Although “cats are famous for being lazy,” Huck said, even their alfresco resting was active, if subtly so. The cat’s-eye-view videos revealed many instances of felines sitting for some time in one spot, but “constantly scanning the area,” as evidenced by faint shifts in the camera angle — left to right, up and down.
“They are really very patiently watching the environment, not wasting energy,” Huck said.
The study that resulted from more than 127 hours of catcam footage, some of which was compared with video taken simultaneously from handheld cameras, was published last month in Applied Animal Behavior Science. The goal was not to determine cats’ “time-budgets,” or daily schedules, Huck said — not yet, anyway. Instead, it was to determine whether the use of collar cameras is a valid approach for understanding just how cats spend their time. The study concluded that it is.
Previous research on cats’ solo behavior has used GPS or radio-tracking to examine how far they range, and catcams have been used to study hunting behavior, Huck said. But cat-worn cameras could be used to fill in lots of details in between, including by offering insight into how they do things differently when inside or outside, she said. The method could also contribute new insights to the sometimes-acrimonious debate over the impact of free-roaming cats on wildlife, which some research has concluded is profound.

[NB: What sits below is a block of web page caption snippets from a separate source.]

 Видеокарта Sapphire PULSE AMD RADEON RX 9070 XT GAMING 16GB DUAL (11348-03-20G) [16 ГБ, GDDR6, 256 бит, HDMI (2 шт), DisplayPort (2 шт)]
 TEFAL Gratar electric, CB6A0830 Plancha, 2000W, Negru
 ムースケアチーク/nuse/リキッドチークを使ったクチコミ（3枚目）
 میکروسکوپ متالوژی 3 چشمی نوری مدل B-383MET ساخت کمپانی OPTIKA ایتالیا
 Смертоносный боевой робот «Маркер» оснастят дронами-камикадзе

Other studies have found that “the vast majority of cats don’t actually catch that much. But the few killer cats are really efficient hunters,” Huck said. Catcams could “be useful to get a better feeling for where they are predating — is it around the house? In the field? All these kinds of things that probably help to understand where there might be certain cats that are more likely to be a problem.”

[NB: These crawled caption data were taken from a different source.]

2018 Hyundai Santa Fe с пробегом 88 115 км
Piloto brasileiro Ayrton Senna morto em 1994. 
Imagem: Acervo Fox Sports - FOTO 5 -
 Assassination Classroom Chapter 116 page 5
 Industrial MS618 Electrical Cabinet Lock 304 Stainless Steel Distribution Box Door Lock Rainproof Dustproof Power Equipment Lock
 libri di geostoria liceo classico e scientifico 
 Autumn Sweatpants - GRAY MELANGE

The footage studied by Huck and her co-author, animal behaviorist Samantha Watson of Manchester Metropolitan University, documented two cats killing mammals, Huck said. One victim was a wood mouse, and the other was a vole. (Huck’s own cat, Treacle, also caught some moths.) Huck emphasized, however, that she did not have enough footage to draw broad conclusions about house cat hunting rates.

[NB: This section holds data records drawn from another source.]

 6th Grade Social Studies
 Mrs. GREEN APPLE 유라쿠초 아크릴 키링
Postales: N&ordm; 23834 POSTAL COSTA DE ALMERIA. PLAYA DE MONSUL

The videos also captured other feline pursuits, including climbing, grooming and social interactions, which in some cases might be a generous term. In Treacle’s filmed encounters with other cats, “sometimes they just briefly touch each other’s noses. That’s a friendly greeting thing, probably,” Huck said. “And perhaps five minutes later they would suddenly start to yell and scream at each other.”
And, yes, there was sleeping — an activity for which the paper provided a charmingly intricate definition, given that the cameras filmed from collars and were not pointed at the cats. Footage categorized as sleeping, it explained, “is very still and close to the ground/surface, or might only show fur of cat for an extended period of time … ‘sleeping’ should probably more cautiously be called ‘inactive for prolonged periods of time,’ because without seeing the eyes of the cat and breathing patterns, real sleep should not be assumed.’ ”
But Huck said she felt confident she could distinguish cat sleep from cat rest. “One still gets quite a good impression,” she said. “Especially if one has watched hundreds of hours of cat footage.”